08 Ridge regression

class: center, middle, inverse, title-slide

.title[
# 08 Ridge regression
]
.author[
### STAT 406
]
.author[
### Daniel J. McDonald
]
.date[
### Last modified - 2022-10-03
]

---

class: middle, center
background-image: url("https://disher.com/wp-content/uploads/2017/02/Product-Constraints.jpg")
background-size: cover

.primary[.larger[Module]] .huge-blue-number[2]

.primary[regularization, constraints, and nonparametrics]

---

## Recap

So far, we thought of __model selection__ as

.hand[Decide which predictors we would like to use in our linear model]

Or similarly:

.hand[Decide which of a few linear models to use]

To do this, we used a risk estimate, and chose the "model" with the lowest estimate

Let's call what we've done __variable selection__, a specific case of __model selection__.

Moving forward, we need to generalize this to

.hand[Decide which of possibly infinite prediction functions] `$f\in\mathcal{F}$` .hand[to use]

Thankfully, this isn't really any different. We still use those same risk estimates.

__Remember:__ We were choosing models that balance bias and variance (and hence have low prediction risk).

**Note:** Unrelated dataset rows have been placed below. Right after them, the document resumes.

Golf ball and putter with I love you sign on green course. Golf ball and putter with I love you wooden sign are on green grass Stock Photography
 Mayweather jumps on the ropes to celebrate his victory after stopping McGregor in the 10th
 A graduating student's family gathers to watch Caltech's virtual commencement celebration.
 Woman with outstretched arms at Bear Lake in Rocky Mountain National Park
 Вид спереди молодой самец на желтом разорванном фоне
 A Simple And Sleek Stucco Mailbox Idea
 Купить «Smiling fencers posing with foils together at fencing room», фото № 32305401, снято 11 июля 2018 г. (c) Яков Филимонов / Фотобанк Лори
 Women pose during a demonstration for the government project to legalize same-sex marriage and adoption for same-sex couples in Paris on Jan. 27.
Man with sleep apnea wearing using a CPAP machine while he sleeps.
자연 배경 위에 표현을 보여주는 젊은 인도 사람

`$$\newcommand{\Expect}[1]{E\left[ #1 \right]}
\newcommand{\Var}[1]{\mathrm{Var}\left[ #1 \right]}
\newcommand{\Cov}[2]{\mathrm{Cov}\left[#1,\ #2\right]}
\newcommand{\given}{\ \vert\ }
\newcommand{\norm}[1]{\left\lVert #1 \right\rVert}
\newcommand{\E}{E}
\renewcommand{\P}{\mathbb{P}}
\newcommand{\R}{\mathbb{R}}
\newcommand{\tr}[1]{\mbox{tr}(#1)}
\newcommand{\brt}{\widehat{\beta}^R_{s}}
\newcommand{\brl}{\widehat{\beta}^R_{\lambda}}
\newcommand{\bls}{\widehat{\beta}_{ols}}
\newcommand{\blt}{\widehat{\beta}^L_{s}}
\newcommand{\bll}{\widehat{\beta}^L_{\lambda}}
\newcommand{\X}{\mathbf{X}}
\newcommand{\y}{\mathbf{y}}$$`

---

## Regularization

* Another way to control bias and variance is through __regularization__ or
__shrinkage__.

* Rather than selecting a few predictors that seem reasonable, maybe trying a few combinations, use them all.

* I mean __ALL__.

* But, make your estimates of `$\beta$` "smaller"

---

## Brief aside on optimization

* An optimization problem has 2 components:

1. The "Objective function": e.g. `$\frac{1}{n}\sum_i (y_i-x^\top_i \beta)^2$`.
    2. The "constraint": e.g. "fewer than 5 non-zero entries in `$\beta$`".
    
* A constrained minimization problem is written

`$$\min_\beta f(\beta)\;\; \mbox{ subject to }\;\; C(\beta)$$`

* `$f(\beta)$` is the objective function
* `$C(\beta)$` is the constraint

---

## Ridge regression (constrained version)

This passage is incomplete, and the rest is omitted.